### Text segment
· · · · · · ·
Racial and ethnic minorities in the United States are impacted by larger patterns of inequality, which are intricately linked to these differences in health coverage and access. Even though the Affordable Care Act (ACA) improved health coverage, there are still large disparities, especially among Black, Hispanic, Native Hawaiian/Pacific Islander (NHPI), and American Indian/Alaska Native (AIAN) people who are not old. These groups are more likely than their White counterparts to be uninsured, according to data from recent years. For instance, the uninsured rate for white Americans is 7% as of 2022, while it is still a startlingly high 18% and 19% for nonelderly Hispanic and Asian Americans, respectively.

These difficulties underscore the pressing need for focused policy changes to address the wider social determinants of health that disproportionately impact minority groups in the United States, in addition to health insurance coverage.

Although Black Hispanics are often overlooked or dichotomized as either "black" or "Hispanic" in the United States of America, Black Hispanic writers often reflect upon their racialized experience in their works. The most commonly used term in literature to speak of this ambiguity and multilayered hybridity at the heart of Latino/Latina identity and culture is miscegenation. This "mestizaje" depicts the multi-faceted racial and cultural identity that characterize Black Hispanics and highlights that each individual Black Hispanic has a unique experience within a broader racial and ethnic range.

== Civil rights ==
Data from a 2021 survey by the Pew Research Center shows that Hispanic people in the US with darker skin color are more likely to face incidents of discrimination than those with lighter skin. The survey asked participants to self-identify their skin color, and then asked series of questions about the kinds of discrimination they faced. When asked whether they faced at least one instance of discrimination in the last year, 64% of darker-skinned Hispanic adults responded that they had. When asked the same question, 54% of lighter-skinned Hispanic adults responded the same. As for the specific discrimination experienced:

- 42% of darker-skinned Hispanic people said they were treated as if they were not smart, compared to 34% of those with lighter skin.
- 42% of darker-skinned Hispanic people said they experienced discrimination by someone who is non-Hispanic, compared to 29% of those with lighter skin.
- 41% of darker-skinned Hispanic people said they experienced discrimination by someone who is Hispanic, compared to 25% of those with lighter skin.
- 33% of darker-skinned Hispanic people were criticized for speaking Spanish, compared to 22% of those with lighter skin.
- 32% of darker-skinned Hispanic people were told to go back to their country compared to 20% of those with lighter skin.
- 27% of darker-skinned Hispanic people feared for their personal safety, compared to 20% of those with lighter skin.
- 31% of darker-skinned Hispanic people were called offensive names, compared to 18% of those with lighter skin.
- 16% of darker-skinned Hispanics were unfairly stopped by police, compared to 8% of those with lighter skin.
· · · · · · ·
### Materials provided

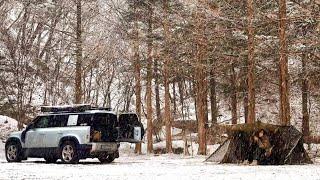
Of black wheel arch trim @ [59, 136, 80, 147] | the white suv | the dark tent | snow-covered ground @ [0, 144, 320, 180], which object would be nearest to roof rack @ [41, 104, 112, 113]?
the white suv

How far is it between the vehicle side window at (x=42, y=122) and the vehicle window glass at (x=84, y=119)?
1.57 m

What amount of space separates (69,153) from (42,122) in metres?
1.93

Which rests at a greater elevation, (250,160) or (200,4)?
(200,4)

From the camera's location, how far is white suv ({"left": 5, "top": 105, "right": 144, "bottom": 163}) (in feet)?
62.5

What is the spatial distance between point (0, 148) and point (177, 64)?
34.2ft

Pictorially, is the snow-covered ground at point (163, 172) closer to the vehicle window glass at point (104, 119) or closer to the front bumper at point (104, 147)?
the front bumper at point (104, 147)

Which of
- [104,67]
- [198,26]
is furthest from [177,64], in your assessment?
[104,67]

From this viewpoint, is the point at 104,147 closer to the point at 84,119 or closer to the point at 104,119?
the point at 104,119

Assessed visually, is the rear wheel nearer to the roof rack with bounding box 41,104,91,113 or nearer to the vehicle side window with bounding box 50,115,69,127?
the vehicle side window with bounding box 50,115,69,127

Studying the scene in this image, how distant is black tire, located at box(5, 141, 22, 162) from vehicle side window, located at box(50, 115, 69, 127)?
162 centimetres

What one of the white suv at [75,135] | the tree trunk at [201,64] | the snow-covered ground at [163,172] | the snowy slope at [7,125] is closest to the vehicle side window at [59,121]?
the white suv at [75,135]

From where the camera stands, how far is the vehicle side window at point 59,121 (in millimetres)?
19812

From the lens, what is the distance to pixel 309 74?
25.8m

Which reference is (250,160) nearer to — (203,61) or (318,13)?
(318,13)
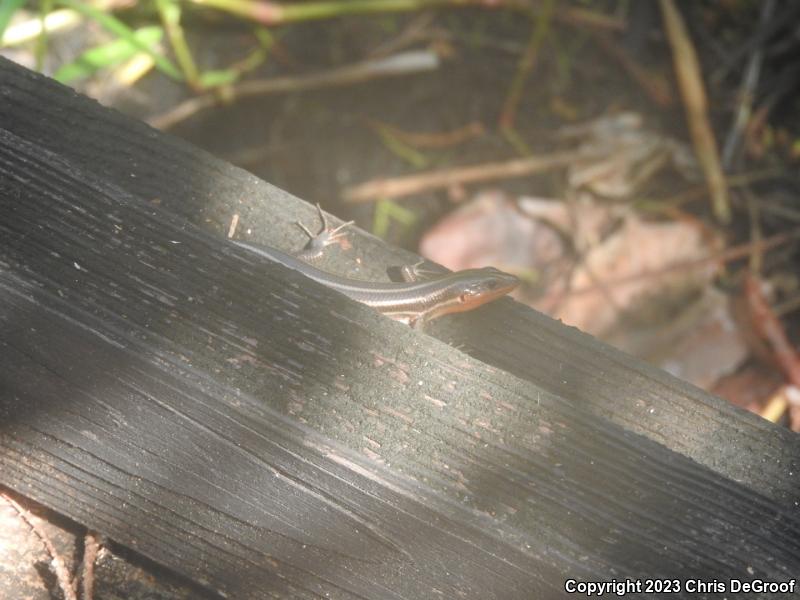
· · · · · · ·
### Exercise requirements
1) Reproduce the passage on discrimination against Hispanic people, starting at "- 33% of darker-skinned" and ending at "18% of those with lighter skin.", but replace "personal safety" with "physical safety".
2) Give the rows as a Markdown table with the columns No. and Line, starting at the line that contains "From where the" and ending at the last line of the rows. Number each line, omit blank lines, and leave out the pictures.
The rows are unrelated to the text.

### Solutions per task
1)
- 33% of darker-skinned Hispanic people were criticized for speaking Spanish, compared to 22% of those with lighter skin.
- 32% of darker-skinned Hispanic people were told to go back to their country compared to 20% of those with lighter skin.
- 27% of darker-skinned Hispanic people feared for their physical safety, compared to 20% of those with lighter skin.
- 31% of darker-skinned Hispanic people were called offensive names, compared to 18% of those with lighter skin.

2)
| No. | Line |
|---|---|
| 1 | From where the camera stands, how far is the vehicle side window at point 59,121 (in millimetres)? |
| 2 | 19812 |
| 3 | From the lens, what is the distance to pixel 309 74? |
| 4 | 25.8m |
| 5 | Which reference is (250,160) nearer to — (203,61) or (318,13)? |
| 6 | (318,13) |